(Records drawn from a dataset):
============================================================
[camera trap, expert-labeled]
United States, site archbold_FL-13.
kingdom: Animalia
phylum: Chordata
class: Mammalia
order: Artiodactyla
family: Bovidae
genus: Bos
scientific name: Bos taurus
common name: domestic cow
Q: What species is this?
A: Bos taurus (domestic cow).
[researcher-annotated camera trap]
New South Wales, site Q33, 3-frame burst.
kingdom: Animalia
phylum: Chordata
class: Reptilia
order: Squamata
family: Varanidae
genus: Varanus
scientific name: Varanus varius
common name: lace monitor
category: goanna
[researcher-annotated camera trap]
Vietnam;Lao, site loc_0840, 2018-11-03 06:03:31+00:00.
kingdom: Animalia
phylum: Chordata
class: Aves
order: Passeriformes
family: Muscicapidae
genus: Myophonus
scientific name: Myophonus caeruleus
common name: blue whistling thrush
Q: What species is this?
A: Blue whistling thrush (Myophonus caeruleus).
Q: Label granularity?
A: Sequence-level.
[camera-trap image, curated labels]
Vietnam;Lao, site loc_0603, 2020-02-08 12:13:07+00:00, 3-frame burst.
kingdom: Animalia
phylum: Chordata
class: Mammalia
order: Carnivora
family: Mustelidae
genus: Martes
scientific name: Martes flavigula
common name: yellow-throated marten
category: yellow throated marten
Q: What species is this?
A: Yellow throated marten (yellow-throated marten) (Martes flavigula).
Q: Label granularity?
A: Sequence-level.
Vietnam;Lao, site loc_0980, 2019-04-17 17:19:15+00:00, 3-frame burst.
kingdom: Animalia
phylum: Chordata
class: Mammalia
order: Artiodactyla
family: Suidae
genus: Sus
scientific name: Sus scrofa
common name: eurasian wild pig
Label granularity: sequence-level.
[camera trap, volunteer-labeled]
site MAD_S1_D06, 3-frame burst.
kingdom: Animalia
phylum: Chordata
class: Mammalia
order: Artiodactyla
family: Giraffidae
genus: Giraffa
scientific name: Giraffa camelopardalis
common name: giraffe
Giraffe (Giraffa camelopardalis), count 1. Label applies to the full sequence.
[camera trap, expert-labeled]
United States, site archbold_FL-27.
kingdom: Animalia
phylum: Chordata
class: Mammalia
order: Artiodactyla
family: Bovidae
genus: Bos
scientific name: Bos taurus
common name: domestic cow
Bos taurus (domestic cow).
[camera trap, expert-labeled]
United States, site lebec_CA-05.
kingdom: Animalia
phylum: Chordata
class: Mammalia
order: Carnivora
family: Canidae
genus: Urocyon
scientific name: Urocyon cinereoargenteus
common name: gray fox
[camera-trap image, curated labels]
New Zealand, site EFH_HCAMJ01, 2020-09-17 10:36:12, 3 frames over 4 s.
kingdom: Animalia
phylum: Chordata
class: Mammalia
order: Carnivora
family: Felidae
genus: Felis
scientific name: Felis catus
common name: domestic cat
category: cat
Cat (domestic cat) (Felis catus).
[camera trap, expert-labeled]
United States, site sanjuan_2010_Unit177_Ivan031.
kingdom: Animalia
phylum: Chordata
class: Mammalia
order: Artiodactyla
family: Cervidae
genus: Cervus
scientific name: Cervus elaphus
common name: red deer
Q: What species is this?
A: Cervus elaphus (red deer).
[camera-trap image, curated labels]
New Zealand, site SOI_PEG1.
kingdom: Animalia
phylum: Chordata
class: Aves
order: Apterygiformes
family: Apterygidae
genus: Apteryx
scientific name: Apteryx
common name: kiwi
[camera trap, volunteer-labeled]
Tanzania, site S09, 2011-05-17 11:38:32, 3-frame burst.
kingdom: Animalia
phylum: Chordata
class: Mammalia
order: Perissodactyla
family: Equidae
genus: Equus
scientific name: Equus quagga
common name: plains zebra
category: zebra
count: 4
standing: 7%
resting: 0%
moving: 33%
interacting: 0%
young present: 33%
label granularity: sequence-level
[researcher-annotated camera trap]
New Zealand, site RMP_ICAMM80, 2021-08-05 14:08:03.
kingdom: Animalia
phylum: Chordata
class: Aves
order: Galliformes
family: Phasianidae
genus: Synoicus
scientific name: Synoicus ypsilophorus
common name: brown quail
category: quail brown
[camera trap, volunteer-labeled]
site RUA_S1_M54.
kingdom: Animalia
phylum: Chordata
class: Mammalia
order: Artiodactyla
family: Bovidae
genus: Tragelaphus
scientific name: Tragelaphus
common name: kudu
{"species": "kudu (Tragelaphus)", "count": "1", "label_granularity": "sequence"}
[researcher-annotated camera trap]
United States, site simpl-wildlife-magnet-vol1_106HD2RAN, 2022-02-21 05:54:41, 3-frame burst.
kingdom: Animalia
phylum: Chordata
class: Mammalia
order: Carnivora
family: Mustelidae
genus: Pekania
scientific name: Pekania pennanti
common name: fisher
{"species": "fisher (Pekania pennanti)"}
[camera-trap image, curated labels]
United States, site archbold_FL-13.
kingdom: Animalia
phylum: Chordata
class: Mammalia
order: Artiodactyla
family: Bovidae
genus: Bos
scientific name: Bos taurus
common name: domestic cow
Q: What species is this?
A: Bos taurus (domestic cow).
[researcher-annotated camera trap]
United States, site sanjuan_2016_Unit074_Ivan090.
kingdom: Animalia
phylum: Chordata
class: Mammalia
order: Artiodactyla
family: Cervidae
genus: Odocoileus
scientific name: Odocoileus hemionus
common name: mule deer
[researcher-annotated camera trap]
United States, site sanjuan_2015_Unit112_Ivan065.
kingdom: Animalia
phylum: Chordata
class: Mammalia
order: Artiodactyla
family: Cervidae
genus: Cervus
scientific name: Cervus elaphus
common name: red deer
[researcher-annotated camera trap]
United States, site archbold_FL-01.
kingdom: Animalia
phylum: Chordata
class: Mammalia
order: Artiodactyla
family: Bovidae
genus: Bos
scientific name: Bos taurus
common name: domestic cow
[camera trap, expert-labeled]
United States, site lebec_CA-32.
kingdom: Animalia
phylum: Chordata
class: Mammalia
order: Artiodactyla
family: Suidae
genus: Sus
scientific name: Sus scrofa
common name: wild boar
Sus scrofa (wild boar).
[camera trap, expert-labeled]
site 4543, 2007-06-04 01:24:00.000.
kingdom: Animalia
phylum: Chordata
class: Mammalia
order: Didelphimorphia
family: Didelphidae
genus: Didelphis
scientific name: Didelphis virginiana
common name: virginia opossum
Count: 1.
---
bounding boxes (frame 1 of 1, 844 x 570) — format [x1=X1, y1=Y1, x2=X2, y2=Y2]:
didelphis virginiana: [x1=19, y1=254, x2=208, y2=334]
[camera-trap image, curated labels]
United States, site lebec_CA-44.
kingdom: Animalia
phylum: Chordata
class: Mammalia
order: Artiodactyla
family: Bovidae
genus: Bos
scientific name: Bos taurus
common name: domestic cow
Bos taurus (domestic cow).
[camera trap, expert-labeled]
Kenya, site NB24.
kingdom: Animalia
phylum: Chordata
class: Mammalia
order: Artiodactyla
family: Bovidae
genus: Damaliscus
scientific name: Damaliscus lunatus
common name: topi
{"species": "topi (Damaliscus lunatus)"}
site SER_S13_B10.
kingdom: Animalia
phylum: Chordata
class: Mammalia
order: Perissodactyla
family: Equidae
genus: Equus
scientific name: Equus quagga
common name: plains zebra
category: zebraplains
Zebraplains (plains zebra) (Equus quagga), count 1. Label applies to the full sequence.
============================================================
(PROBLEM DETAILS): Output all of the records above exactly as they appear.

(ANSWER):
[camera trap, expert-labeled]
United States, site archbold_FL-13.
kingdom: Animalia
phylum: Chordata
class: Mammalia
order: Artiodactyla
family: Bovidae
genus: Bos
scientific name: Bos taurus
common name: domestic cow
Q: What species is this?
A: Bos taurus (domestic cow).
[researcher-annotated camera trap]
New South Wales, site Q33, 3-frame burst.
kingdom: Animalia
phylum: Chordata
class: Reptilia
order: Squamata
family: Varanidae
genus: Varanus
scientific name: Varanus varius
common name: lace monitor
category: goanna
[researcher-annotated camera trap]
Vietnam;Lao, site loc_0840, 2018-11-03 06:03:31+00:00.
kingdom: Animalia
phylum: Chordata
class: Aves
order: Passeriformes
family: Muscicapidae
genus: Myophonus
scientific name: Myophonus caeruleus
common name: blue whistling thrush
Q: What species is this?
A: Blue whistling thrush (Myophonus caeruleus).
Q: Label granularity?
A: Sequence-level.
[camera-trap image, curated labels]
Vietnam;Lao, site loc_0603, 2020-02-08 12:13:07+00:00, 3-frame burst.
kingdom: Animalia
phylum: Chordata
class: Mammalia
order: Carnivora
family: Mustelidae
genus: Martes
scientific name: Martes flavigula
common name: yellow-throated marten
category: yellow throated marten
Q: What species is this?
A: Yellow throated marten (yellow-throated marten) (Martes flavigula).
Q: Label granularity?
A: Sequence-level.
Vietnam;Lao, site loc_0980, 2019-04-17 17:19:15+00:00, 3-frame burst.
kingdom: Animalia
phylum: Chordata
class: Mammalia
order: Artiodactyla
family: Suidae
genus: Sus
scientific name: Sus scrofa
common name: eurasian wild pig
Label granularity: sequence-level.
[camera trap, volunteer-labeled]
site MAD_S1_D06, 3-frame burst.
kingdom: Animalia
phylum: Chordata
class: Mammalia
order: Artiodactyla
family: Giraffidae
genus: Giraffa
scientific name: Giraffa camelopardalis
common name: giraffe
Giraffe (Giraffa camelopardalis), count 1. Label applies to the full sequence.
[camera trap, expert-labeled]
United States, site archbold_FL-27.
kingdom: Animalia
phylum: Chordata
class: Mammalia
order: Artiodactyla
family: Bovidae
genus: Bos
scientific name: Bos taurus
common name: domestic cow
Bos taurus (domestic cow).
[camera trap, expert-labeled]
United States, site lebec_CA-05.
kingdom: Animalia
phylum: Chordata
class: Mammalia
order: Carnivora
family: Canidae
genus: Urocyon
scientific name: Urocyon cinereoargenteus
common name: gray fox
[camera-trap image, curated labels]
New Zealand, site EFH_HCAMJ01, 2020-09-17 10:36:12, 3 frames over 4 s.
kingdom: Animalia
phylum: Chordata
class: Mammalia
order: Carnivora
family: Felidae
genus: Felis
scientific name: Felis catus
common name: domestic cat
category: cat
Cat (domestic cat) (Felis catus).
[camera trap, expert-labeled]
United States, site sanjuan_2010_Unit177_Ivan031.
kingdom: Animalia
phylum: Chordata
class: Mammalia
order: Artiodactyla
family: Cervidae
genus: Cervus
scientific name: Cervus elaphus
common name: red deer
Q: What species is this?
A: Cervus elaphus (red deer).
[camera-trap image, curated labels]
New Zealand, site SOI_PEG1.
kingdom: Animalia
phylum: Chordata
class: Aves
order: Apterygiformes
family: Apterygidae
genus: Apteryx
scientific name: Apteryx
common name: kiwi
[camera trap, volunteer-labeled]
Tanzania, site S09, 2011-05-17 11:38:32, 3-frame burst.
kingdom: Animalia
phylum: Chordata
class: Mammalia
order: Perissodactyla
family: Equidae
genus: Equus
scientific name: Equus quagga
common name: plains zebra
category: zebra
count: 4
standing: 7%
resting: 0%
moving: 33%
interacting: 0%
young present: 33%
label granularity: sequence-level
[researcher-annotated camera trap]
New Zealand, site RMP_ICAMM80, 2021-08-05 14:08:03.
kingdom: Animalia
phylum: Chordata
class: Aves
order: Galliformes
family: Phasianidae
genus: Synoicus
scientific name: Synoicus ypsilophorus
common name: brown quail
category: quail brown
[camera trap, volunteer-labeled]
site RUA_S1_M54.
kingdom: Animalia
phylum: Chordata
class: Mammalia
order: Artiodactyla
family: Bovidae
genus: Tragelaphus
scientific name: Tragelaphus
common name: kudu
{"species": "kudu (Tragelaphus)", "count": "1", "label_granularity": "sequence"}
[researcher-annotated camera trap]
United States, site simpl-wildlife-magnet-vol1_106HD2RAN, 2022-02-21 05:54:41, 3-frame burst.
kingdom: Animalia
phylum: Chordata
class: Mammalia
order: Carnivora
family: Mustelidae
genus: Pekania
scientific name: Pekania pennanti
common name: fisher
{"species": "fisher (Pekania pennanti)"}
[camera-trap image, curated labels]
United States, site archbold_FL-13.
kingdom: Animalia
phylum: Chordata
class: Mammalia
order: Artiodactyla
family: Bovidae
genus: Bos
scientific name: Bos taurus
common name: domestic cow
Q: What species is this?
A: Bos taurus (domestic cow).
[researcher-annotated camera trap]
United States, site sanjuan_2016_Unit074_Ivan090.
kingdom: Animalia
phylum: Chordata
class: Mammalia
order: Artiodactyla
family: Cervidae
genus: Odocoileus
scientific name: Odocoileus hemionus
common name: mule deer
[researcher-annotated camera trap]
United States, site sanjuan_2015_Unit112_Ivan065.
kingdom: Animalia
phylum: Chordata
class: Mammalia
order: Artiodactyla
family: Cervidae
genus: Cervus
scientific name: Cervus elaphus
common name: red deer
[researcher-annotated camera trap]
United States, site archbold_FL-01.
kingdom: Animalia
phylum: Chordata
class: Mammalia
order: Artiodactyla
family: Bovidae
genus: Bos
scientific name: Bos taurus
common name: domestic cow
[camera trap, expert-labeled]
United States, site lebec_CA-32.
kingdom: Animalia
phylum: Chordata
class: Mammalia
order: Artiodactyla
family: Suidae
genus: Sus
scientific name: Sus scrofa
common name: wild boar
Sus scrofa (wild boar).
[camera trap, expert-labeled]
site 4543, 2007-06-04 01:24:00.000.
kingdom: Animalia
phylum: Chordata
class: Mammalia
order: Didelphimorphia
family: Didelphidae
genus: Didelphis
scientific name: Didelphis virginiana
common name: virginia opossum
Count: 1.
---
bounding boxes (frame 1 of 1, 844 x 570) — format [x1=X1, y1=Y1, x2=X2, y2=Y2]:
didelphis virginiana: [x1=19, y1=254, x2=208, y2=334]
[camera-trap image, curated labels]
United States, site lebec_CA-44.
kingdom: Animalia
phylum: Chordata
class: Mammalia
order: Artiodactyla
family: Bovidae
genus: Bos
scientific name: Bos taurus
common name: domestic cow
Bos taurus (domestic cow).
[camera trap, expert-labeled]
Kenya, site NB24.
kingdom: Animalia
phylum: Chordata
class: Mammalia
order: Artiodactyla
family: Bovidae
genus: Damaliscus
scientific name: Damaliscus lunatus
common name: topi
{"species": "topi (Damaliscus lunatus)"}
site SER_S13_B10.
kingdom: Animalia
phylum: Chordata
class: Mammalia
order: Perissodactyla
family: Equidae
genus: Equus
scientific name: Equus quagga
common name: plains zebra
category: zebraplains
Zebraplains (plains zebra) (Equus quagga), count 1. Label applies to the full sequence.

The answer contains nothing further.